A reputable hospital always undergoes regular disinfection and sterilization to keep contaminants from spreading. Healthcare facilities of all types do the same, disinfecting objects, tools, and surfaces with safe cleaning solutions. Those that get the most handling will need the best ones to truly maintain sanitation standards.
Disinfectants are categorized into chemical sterilants and low-level, intermediate, and high-level disinfectants.
Chemical sterilants kill spores within three to 12 hours of exposure. Meanwhile, low-level disinfectants eliminate vegetative bacteria and certain viruses and fungi in 10 minutes or less. On the other hand, intermediate-level disinfectants kill vegetative bacteria and most fungi and viruses without eliminating spores. Above them, high-level disinfectants kill all contaminants except large spores.

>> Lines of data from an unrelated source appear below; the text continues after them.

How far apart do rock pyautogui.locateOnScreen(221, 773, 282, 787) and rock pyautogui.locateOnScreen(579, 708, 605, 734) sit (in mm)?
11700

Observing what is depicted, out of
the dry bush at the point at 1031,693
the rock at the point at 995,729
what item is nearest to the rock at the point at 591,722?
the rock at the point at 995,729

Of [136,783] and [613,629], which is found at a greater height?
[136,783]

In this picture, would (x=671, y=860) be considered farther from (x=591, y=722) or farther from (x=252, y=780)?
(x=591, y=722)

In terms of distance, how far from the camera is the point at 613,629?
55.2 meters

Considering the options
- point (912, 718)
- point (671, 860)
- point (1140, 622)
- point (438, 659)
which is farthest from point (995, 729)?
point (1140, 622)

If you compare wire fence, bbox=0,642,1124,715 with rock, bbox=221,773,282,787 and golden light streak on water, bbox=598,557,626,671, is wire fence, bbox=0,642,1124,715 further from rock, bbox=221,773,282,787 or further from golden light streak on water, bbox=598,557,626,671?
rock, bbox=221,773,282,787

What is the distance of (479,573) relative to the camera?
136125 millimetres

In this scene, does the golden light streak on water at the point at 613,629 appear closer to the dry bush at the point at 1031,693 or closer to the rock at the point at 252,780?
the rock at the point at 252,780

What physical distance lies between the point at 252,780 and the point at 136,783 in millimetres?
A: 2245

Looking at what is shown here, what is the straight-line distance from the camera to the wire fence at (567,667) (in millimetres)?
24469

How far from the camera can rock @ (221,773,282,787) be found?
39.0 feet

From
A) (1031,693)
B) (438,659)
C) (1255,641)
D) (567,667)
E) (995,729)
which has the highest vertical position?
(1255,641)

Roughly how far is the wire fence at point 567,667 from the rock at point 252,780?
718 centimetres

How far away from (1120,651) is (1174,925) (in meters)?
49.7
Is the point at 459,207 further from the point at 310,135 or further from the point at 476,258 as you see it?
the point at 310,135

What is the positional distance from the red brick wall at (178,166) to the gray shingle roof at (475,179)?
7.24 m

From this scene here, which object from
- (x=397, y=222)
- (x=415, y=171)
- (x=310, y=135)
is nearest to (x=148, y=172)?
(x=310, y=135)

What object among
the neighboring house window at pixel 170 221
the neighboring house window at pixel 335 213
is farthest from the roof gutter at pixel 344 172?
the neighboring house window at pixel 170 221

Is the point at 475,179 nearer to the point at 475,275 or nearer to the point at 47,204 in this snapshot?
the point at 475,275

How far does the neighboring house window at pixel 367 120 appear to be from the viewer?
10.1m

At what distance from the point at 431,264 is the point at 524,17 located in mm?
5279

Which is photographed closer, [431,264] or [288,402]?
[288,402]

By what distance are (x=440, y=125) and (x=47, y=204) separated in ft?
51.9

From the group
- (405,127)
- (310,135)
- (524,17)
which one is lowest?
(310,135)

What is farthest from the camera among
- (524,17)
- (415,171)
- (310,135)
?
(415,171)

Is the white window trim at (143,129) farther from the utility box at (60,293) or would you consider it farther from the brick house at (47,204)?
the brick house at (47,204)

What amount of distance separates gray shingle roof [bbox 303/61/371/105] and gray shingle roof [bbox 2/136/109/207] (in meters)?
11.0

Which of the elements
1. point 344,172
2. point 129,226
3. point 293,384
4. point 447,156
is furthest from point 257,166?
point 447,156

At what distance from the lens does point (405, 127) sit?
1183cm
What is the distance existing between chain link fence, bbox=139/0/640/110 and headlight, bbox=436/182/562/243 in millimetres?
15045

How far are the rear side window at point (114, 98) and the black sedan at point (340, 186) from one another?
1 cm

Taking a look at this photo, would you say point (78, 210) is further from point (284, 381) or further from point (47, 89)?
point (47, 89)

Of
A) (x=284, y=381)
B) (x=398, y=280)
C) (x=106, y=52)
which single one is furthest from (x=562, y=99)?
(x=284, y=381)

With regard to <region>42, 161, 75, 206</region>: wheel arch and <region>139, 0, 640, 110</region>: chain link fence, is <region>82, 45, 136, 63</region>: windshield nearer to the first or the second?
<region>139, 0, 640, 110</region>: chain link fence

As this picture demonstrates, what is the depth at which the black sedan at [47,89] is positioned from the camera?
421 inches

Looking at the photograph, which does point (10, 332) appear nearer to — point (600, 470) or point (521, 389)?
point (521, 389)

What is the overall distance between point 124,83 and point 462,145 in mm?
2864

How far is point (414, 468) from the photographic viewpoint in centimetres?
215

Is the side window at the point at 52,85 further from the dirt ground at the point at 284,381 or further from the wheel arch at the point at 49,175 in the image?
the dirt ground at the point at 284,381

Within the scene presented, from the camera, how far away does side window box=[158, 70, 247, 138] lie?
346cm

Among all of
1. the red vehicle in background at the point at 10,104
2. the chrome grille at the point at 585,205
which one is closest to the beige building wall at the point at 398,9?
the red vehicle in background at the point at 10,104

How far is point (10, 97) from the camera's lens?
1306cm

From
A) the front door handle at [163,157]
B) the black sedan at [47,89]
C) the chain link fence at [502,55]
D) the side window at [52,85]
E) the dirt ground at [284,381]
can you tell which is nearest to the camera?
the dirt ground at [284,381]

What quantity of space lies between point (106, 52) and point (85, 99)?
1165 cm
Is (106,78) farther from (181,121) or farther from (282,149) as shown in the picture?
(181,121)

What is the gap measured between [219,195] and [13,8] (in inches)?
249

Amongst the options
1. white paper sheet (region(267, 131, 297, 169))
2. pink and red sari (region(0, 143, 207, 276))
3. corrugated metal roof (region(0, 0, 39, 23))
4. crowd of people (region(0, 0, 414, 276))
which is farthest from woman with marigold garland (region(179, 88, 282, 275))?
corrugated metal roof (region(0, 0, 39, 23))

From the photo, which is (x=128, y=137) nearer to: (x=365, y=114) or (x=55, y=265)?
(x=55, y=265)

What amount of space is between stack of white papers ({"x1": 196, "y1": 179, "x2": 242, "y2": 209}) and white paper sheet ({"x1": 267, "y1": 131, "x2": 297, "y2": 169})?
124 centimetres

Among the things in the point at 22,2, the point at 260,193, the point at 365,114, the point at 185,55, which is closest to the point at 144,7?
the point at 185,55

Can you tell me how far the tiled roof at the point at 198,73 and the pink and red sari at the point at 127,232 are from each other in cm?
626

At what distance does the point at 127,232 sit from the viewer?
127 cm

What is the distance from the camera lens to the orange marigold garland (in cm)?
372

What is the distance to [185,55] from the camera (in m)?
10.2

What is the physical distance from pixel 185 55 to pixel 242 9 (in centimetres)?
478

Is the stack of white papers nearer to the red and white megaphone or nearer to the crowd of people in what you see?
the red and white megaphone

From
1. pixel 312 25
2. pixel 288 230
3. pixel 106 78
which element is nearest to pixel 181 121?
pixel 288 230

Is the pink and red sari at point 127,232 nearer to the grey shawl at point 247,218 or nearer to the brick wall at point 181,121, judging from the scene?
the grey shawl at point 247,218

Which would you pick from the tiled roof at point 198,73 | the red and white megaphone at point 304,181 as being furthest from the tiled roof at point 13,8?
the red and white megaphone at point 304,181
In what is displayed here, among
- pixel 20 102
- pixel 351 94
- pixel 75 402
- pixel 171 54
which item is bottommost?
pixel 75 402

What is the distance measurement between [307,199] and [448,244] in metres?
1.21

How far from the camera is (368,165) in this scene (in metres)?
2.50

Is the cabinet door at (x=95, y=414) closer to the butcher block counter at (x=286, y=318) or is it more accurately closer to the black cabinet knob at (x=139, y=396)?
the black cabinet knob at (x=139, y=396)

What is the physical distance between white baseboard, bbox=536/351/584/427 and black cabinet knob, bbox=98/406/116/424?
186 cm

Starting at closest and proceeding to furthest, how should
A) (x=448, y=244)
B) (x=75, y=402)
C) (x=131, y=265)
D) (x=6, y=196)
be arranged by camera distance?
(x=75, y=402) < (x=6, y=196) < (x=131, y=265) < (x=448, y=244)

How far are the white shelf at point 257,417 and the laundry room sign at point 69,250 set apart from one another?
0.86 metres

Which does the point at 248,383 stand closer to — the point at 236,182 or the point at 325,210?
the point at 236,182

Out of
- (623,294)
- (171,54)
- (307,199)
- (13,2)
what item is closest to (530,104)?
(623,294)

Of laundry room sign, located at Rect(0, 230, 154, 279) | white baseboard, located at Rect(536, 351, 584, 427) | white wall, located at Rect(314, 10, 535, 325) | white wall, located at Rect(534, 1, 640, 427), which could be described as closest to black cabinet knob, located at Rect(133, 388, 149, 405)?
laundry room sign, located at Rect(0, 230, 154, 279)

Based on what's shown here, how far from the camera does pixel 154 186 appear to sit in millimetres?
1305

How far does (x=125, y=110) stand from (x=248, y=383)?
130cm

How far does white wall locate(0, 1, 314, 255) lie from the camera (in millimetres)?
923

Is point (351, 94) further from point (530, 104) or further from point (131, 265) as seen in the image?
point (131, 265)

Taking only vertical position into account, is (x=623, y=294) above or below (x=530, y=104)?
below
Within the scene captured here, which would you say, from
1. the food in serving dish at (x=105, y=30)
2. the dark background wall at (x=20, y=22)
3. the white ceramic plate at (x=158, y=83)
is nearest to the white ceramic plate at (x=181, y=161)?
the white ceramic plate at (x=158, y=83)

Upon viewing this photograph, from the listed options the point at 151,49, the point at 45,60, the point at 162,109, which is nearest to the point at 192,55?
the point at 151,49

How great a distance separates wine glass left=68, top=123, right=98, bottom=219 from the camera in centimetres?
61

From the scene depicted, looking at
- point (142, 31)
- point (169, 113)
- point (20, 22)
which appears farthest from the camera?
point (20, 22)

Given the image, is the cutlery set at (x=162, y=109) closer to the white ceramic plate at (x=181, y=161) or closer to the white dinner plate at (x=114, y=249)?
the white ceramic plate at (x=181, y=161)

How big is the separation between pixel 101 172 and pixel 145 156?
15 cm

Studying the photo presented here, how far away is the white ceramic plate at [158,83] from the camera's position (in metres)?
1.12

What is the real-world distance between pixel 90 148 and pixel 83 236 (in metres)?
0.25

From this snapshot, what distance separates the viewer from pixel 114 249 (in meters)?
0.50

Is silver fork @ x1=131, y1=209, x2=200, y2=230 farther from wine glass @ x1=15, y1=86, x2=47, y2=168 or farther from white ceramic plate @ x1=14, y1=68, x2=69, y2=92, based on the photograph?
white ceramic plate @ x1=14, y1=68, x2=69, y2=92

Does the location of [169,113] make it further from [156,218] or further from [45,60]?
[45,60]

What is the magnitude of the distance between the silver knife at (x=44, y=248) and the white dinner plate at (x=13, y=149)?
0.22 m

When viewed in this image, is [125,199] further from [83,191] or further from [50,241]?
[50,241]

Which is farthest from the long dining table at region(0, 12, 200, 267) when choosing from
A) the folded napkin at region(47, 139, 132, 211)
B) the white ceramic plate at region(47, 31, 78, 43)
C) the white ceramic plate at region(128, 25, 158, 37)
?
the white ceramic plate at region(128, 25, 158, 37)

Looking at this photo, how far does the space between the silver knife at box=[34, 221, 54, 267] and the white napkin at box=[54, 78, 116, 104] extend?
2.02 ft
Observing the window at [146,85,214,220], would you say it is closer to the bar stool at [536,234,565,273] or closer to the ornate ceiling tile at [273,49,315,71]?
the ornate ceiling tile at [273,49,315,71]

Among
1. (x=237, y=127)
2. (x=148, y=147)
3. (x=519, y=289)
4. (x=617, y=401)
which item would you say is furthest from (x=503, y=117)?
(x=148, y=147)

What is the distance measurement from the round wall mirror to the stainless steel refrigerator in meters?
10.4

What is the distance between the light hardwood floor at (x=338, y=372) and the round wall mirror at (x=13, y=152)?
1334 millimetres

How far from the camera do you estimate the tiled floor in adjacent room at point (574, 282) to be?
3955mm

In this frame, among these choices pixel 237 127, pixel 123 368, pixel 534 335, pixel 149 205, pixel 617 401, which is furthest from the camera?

5. Reduction in Re-Hospitalization
Keeping the hospital clean will ensure that current patients are not re-hospitalized for contracting another illness. This can be caused by another patient who is unknowingly shedding pathogens into the environment, or due to a worker’s negligence in cleaning up after themselves! Since one of the hospitals’ top priorities must be to keep their patients alive and healthy, taking measures to maintain a high level of cleanliness at all times should be taken quite seriously.
6. Protection of Patients, Visitors, and Employees
Everyone who steps inside a hospital should feel safe from dirt, germs, viruses, bacteria, etc. Sure there are some precautions you can take while walking through the halls (wearing face masks to avoid breathing in other people’s illnesses), but regardless of these efforts, hospitals and healthcare facilities should be clean at all times regardless. Hospitals do not want their patients to suffer any longer, and they also do not want visitors or employees to feel uncomfortable due to poor sanitary conditions. Both the hospital and its visitors/employees benefit from maintaining high levels of cleanliness at all times!
If you think about it, hospitals are more like a hotel room than an actual home because people go there expecting a certain level of comfort and relief from illness. Keeping things as tidy as possible is always the best way to go with keeping a place comfortable for those who need medical attention. Who knows how many hospital visits could be avoided if proper measures were taken in removing dangerous germs from the environment.